Exercise input —
* START *
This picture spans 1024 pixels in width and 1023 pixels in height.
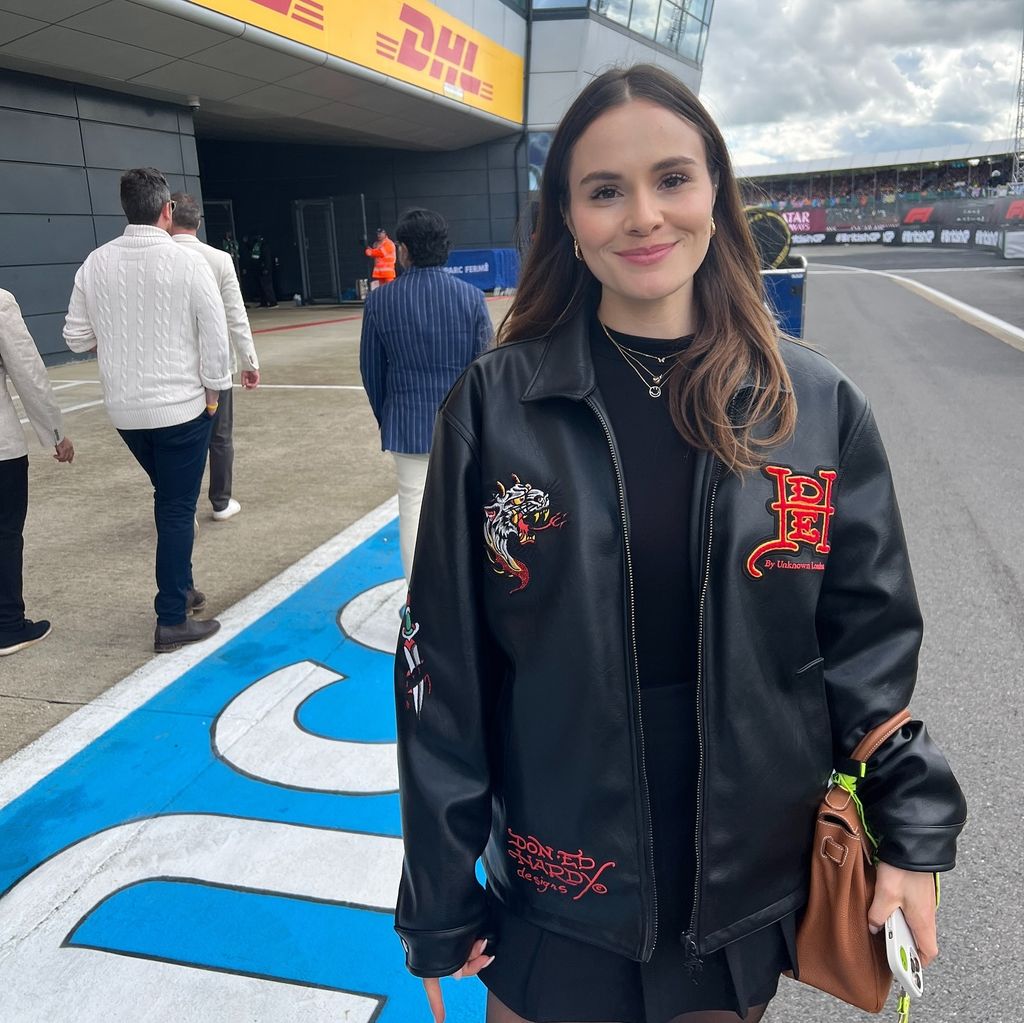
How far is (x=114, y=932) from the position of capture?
2578 mm

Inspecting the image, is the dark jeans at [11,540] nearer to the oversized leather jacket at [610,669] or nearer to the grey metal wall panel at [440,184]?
the oversized leather jacket at [610,669]

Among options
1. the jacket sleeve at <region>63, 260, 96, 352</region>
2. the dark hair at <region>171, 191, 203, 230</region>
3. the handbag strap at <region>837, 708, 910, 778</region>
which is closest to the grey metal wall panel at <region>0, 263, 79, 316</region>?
the dark hair at <region>171, 191, 203, 230</region>

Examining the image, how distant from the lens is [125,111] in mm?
15477

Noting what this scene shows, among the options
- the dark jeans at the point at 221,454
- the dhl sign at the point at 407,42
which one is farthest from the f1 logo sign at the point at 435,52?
the dark jeans at the point at 221,454

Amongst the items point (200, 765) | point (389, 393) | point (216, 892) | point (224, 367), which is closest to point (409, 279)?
point (389, 393)

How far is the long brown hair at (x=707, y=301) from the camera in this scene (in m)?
1.38

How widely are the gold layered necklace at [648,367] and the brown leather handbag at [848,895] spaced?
633 mm

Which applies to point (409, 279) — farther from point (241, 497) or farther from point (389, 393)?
point (241, 497)

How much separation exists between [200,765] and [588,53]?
2577cm

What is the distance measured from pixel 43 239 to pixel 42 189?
2.43ft

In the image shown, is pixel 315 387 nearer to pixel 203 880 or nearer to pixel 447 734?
pixel 203 880

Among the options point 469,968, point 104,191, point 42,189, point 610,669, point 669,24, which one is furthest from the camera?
point 669,24

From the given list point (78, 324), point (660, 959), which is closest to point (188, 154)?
point (78, 324)

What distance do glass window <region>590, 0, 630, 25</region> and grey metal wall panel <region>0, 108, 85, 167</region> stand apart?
15.4 m
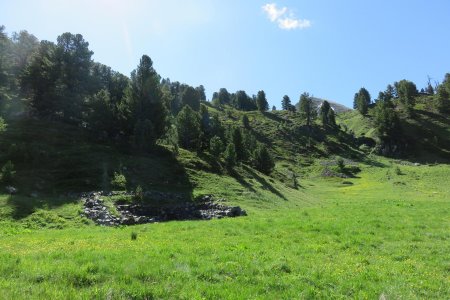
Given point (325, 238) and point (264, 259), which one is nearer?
point (264, 259)

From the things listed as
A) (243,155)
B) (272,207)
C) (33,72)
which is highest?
(33,72)

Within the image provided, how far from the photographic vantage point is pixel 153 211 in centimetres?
4116

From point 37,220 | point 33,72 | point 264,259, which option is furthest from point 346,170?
point 264,259

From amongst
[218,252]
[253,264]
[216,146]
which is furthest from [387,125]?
[253,264]

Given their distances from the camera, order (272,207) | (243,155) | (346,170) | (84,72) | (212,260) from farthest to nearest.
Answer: (346,170) < (84,72) < (243,155) < (272,207) < (212,260)

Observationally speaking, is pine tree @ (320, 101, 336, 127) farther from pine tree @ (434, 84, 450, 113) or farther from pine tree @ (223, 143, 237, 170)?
pine tree @ (223, 143, 237, 170)

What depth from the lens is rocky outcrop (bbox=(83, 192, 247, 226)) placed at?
36062 mm

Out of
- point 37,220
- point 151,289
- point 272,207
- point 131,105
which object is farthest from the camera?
point 131,105

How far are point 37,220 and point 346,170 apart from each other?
102 meters

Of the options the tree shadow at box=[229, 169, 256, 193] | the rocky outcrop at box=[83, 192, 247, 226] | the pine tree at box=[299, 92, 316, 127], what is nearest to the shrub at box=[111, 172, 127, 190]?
the rocky outcrop at box=[83, 192, 247, 226]

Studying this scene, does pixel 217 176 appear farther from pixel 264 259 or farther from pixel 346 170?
pixel 346 170

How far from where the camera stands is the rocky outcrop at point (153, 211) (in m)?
36.1

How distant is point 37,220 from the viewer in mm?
33656

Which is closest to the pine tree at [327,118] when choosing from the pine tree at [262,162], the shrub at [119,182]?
the pine tree at [262,162]
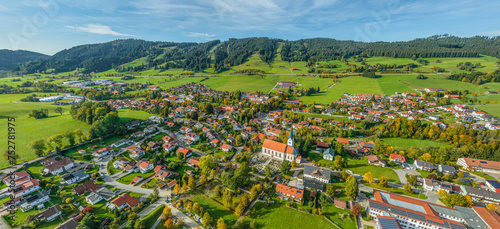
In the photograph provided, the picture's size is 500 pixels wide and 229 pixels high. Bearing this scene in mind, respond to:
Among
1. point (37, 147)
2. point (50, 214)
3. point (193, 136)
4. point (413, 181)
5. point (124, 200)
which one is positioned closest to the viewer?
point (50, 214)

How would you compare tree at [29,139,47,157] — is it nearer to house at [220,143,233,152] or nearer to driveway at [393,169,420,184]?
house at [220,143,233,152]

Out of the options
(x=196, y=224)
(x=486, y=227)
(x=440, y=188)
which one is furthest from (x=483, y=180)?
(x=196, y=224)

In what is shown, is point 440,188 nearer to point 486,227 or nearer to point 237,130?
point 486,227

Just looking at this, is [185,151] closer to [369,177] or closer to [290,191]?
[290,191]

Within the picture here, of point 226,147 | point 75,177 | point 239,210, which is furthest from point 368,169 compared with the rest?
point 75,177

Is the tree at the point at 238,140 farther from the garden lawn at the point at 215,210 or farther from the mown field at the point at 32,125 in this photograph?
the mown field at the point at 32,125

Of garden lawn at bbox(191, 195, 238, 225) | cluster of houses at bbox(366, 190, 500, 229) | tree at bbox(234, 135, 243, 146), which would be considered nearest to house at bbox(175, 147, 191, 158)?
tree at bbox(234, 135, 243, 146)
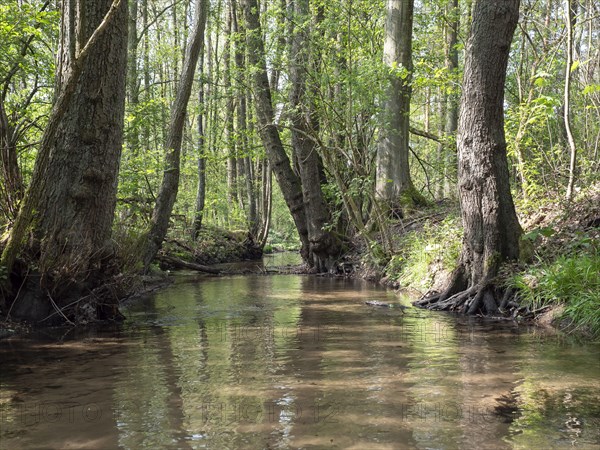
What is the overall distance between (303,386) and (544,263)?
4605 mm

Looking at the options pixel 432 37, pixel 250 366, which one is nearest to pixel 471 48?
pixel 250 366

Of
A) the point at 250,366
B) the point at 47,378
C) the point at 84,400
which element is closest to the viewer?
the point at 84,400

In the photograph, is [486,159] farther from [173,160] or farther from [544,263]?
[173,160]

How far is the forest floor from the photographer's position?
21.1 ft

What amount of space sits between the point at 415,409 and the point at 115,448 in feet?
6.16

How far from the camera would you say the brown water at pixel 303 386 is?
3.10 meters

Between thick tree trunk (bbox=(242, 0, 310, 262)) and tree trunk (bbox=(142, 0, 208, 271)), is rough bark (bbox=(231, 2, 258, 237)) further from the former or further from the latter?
tree trunk (bbox=(142, 0, 208, 271))

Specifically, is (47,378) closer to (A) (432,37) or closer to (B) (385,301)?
(B) (385,301)

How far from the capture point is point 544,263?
7.29m

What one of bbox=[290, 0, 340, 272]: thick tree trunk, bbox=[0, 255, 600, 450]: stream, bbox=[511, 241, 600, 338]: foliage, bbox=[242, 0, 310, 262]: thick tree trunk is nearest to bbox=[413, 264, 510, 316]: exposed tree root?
bbox=[511, 241, 600, 338]: foliage

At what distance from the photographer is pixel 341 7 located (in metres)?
13.0

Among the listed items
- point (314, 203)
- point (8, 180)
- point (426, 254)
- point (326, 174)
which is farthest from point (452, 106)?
point (8, 180)

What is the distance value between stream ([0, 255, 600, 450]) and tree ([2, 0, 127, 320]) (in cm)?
65

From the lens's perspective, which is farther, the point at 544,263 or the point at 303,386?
the point at 544,263
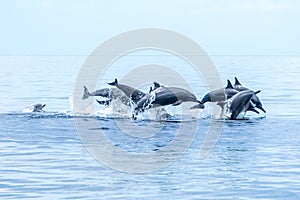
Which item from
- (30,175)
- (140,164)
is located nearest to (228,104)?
(140,164)

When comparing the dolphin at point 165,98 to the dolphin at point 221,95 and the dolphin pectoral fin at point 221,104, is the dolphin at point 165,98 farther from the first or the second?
the dolphin at point 221,95

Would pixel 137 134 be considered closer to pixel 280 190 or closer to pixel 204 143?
pixel 204 143

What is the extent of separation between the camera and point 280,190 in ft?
44.6

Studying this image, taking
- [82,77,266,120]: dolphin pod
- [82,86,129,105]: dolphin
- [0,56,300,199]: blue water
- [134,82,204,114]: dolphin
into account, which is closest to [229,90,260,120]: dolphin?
[82,77,266,120]: dolphin pod

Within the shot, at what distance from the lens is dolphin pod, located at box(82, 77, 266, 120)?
24812 millimetres

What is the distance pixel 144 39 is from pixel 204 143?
4295 millimetres

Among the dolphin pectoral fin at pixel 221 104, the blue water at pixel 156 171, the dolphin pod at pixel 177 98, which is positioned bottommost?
the blue water at pixel 156 171

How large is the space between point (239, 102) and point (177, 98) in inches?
99.8

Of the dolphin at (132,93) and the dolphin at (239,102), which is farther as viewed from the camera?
the dolphin at (132,93)

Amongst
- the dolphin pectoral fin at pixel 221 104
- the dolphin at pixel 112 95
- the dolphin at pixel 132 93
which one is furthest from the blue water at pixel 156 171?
the dolphin at pixel 112 95

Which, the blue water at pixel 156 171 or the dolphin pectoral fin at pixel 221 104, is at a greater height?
the dolphin pectoral fin at pixel 221 104

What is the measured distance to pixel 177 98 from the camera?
2475 cm

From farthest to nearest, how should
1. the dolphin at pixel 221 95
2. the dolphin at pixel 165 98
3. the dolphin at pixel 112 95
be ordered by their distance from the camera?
1. the dolphin at pixel 112 95
2. the dolphin at pixel 221 95
3. the dolphin at pixel 165 98

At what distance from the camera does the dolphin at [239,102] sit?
25625mm
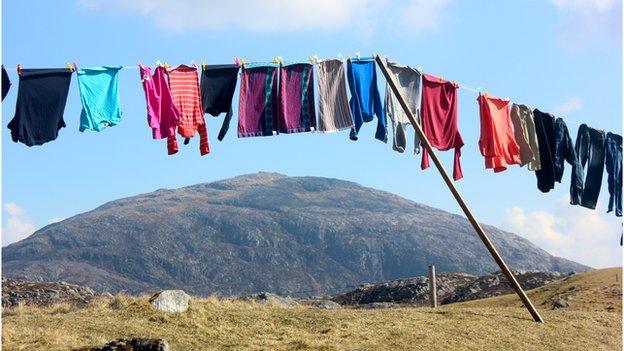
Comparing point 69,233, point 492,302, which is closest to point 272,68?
point 492,302

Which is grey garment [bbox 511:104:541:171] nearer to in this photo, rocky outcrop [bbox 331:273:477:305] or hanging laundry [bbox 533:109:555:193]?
hanging laundry [bbox 533:109:555:193]

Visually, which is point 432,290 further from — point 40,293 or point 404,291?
point 40,293

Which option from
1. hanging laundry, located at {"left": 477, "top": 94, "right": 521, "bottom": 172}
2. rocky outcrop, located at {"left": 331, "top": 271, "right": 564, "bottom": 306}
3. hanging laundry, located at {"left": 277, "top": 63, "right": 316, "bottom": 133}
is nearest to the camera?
hanging laundry, located at {"left": 277, "top": 63, "right": 316, "bottom": 133}

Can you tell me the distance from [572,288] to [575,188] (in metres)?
7.41

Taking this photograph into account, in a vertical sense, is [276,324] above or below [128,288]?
above

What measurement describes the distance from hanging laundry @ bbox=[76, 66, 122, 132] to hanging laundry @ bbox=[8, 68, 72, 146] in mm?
351

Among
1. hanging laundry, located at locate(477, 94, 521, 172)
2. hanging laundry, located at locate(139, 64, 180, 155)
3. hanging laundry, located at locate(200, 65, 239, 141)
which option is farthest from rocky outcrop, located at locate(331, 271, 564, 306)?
hanging laundry, located at locate(139, 64, 180, 155)

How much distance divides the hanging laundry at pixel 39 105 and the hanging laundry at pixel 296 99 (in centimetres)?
458

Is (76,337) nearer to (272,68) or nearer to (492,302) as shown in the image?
(272,68)

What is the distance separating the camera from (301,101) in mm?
17719

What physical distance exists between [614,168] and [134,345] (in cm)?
1620

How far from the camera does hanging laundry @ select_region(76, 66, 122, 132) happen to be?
51.8ft

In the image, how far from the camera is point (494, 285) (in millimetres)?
41031

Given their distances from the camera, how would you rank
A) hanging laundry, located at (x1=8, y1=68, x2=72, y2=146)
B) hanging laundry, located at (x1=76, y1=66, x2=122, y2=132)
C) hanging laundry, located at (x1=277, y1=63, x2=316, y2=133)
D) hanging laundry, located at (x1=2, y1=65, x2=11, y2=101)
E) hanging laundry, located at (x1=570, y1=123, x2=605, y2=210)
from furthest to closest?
hanging laundry, located at (x1=570, y1=123, x2=605, y2=210), hanging laundry, located at (x1=277, y1=63, x2=316, y2=133), hanging laundry, located at (x1=76, y1=66, x2=122, y2=132), hanging laundry, located at (x1=8, y1=68, x2=72, y2=146), hanging laundry, located at (x1=2, y1=65, x2=11, y2=101)
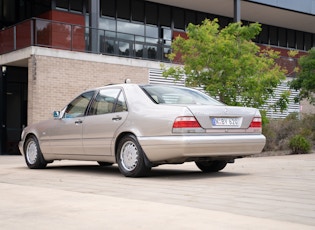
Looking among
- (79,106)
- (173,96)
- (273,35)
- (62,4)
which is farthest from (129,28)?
(173,96)

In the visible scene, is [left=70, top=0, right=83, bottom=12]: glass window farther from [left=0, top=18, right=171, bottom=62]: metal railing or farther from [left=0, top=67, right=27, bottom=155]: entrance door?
[left=0, top=67, right=27, bottom=155]: entrance door

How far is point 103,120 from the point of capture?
8.90 metres

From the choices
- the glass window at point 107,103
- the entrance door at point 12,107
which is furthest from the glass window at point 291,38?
the glass window at point 107,103

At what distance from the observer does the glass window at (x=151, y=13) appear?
24.0 meters

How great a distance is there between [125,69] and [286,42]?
14.7 metres

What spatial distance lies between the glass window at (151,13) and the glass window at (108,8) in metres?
1.78

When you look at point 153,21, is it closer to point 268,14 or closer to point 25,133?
point 268,14

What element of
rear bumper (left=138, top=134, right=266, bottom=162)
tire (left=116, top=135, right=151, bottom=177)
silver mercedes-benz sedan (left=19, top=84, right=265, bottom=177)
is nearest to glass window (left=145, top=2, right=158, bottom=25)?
silver mercedes-benz sedan (left=19, top=84, right=265, bottom=177)

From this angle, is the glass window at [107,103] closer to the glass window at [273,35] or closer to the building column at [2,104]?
the building column at [2,104]

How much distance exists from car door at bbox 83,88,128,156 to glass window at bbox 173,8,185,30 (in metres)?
16.5

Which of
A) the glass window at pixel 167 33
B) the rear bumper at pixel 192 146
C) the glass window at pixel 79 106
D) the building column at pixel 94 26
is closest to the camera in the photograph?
the rear bumper at pixel 192 146

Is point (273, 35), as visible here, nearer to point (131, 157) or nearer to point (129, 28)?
point (129, 28)

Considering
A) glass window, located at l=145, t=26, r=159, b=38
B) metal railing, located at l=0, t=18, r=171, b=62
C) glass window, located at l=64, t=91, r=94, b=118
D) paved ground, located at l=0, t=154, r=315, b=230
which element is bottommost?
paved ground, located at l=0, t=154, r=315, b=230

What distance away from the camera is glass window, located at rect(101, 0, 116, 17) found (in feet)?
74.0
* END *
Objective — Print every line of the material above, from the line containing "Looking at the" down to the line containing "3.10 meters", with both of those lines included, and copy them exactly.

Answer in full —
Looking at the options pixel 432 37, pixel 250 366, which one is nearest to pixel 471 48?
pixel 250 366

Of
A) the point at 250,366
B) the point at 47,378
C) the point at 84,400
which element is closest to the viewer?
the point at 84,400

In the photograph, is [486,159] farther from [173,160] or farther from [544,263]?
[173,160]

How far is the forest floor from the photographer's position?
21.1 ft

What amount of space sits between the point at 415,409 and the point at 115,448 in feet?
6.16

How far from the camera would you say the brown water at pixel 303 386 is?
3.10 meters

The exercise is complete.